>> start

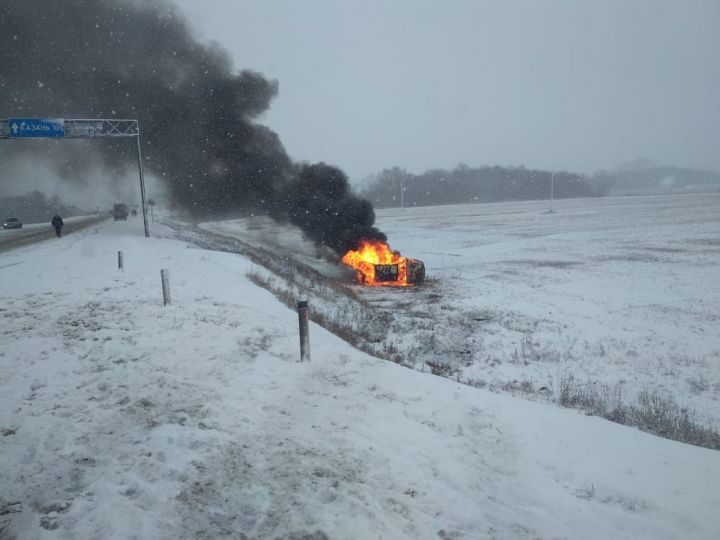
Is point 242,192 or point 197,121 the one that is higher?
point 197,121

>> end
>> start

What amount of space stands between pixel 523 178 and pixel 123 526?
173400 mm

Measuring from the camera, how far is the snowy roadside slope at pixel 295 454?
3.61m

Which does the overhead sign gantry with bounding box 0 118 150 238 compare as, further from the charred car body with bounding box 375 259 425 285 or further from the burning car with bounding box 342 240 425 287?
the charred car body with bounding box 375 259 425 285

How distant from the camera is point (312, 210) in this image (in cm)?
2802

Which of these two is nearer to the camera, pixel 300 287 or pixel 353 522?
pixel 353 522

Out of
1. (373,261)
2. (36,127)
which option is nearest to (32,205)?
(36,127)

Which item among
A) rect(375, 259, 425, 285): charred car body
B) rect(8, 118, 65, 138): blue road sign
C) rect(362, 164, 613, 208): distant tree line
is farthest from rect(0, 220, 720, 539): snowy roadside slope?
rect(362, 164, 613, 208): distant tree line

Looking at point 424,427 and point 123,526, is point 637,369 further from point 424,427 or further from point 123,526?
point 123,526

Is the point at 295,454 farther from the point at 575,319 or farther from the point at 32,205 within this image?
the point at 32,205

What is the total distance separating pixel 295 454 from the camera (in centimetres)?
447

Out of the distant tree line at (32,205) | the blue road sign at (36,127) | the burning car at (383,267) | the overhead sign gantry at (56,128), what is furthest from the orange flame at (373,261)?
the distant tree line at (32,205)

>> end
>> start

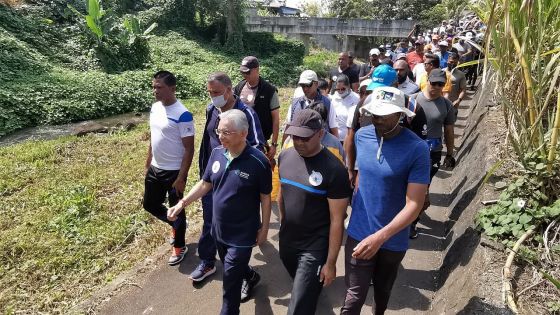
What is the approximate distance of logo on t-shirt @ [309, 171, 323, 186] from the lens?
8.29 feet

>> end

(INSTRUCTIONS TO FOLLOW):
Which lines of the data above contain the string "pixel"? Gather each one in full, and treat case as significant.

(THE RESPONSE):
What amount of space stands between pixel 523 178 and pixel 123 526?
Measuring from the camera, how far is the snowy roadside slope at pixel 295 454?
Which of these two is nearer to the camera, pixel 300 287 or pixel 353 522?
pixel 353 522
What is the total distance separating pixel 295 454 from the camera (in centimetres)?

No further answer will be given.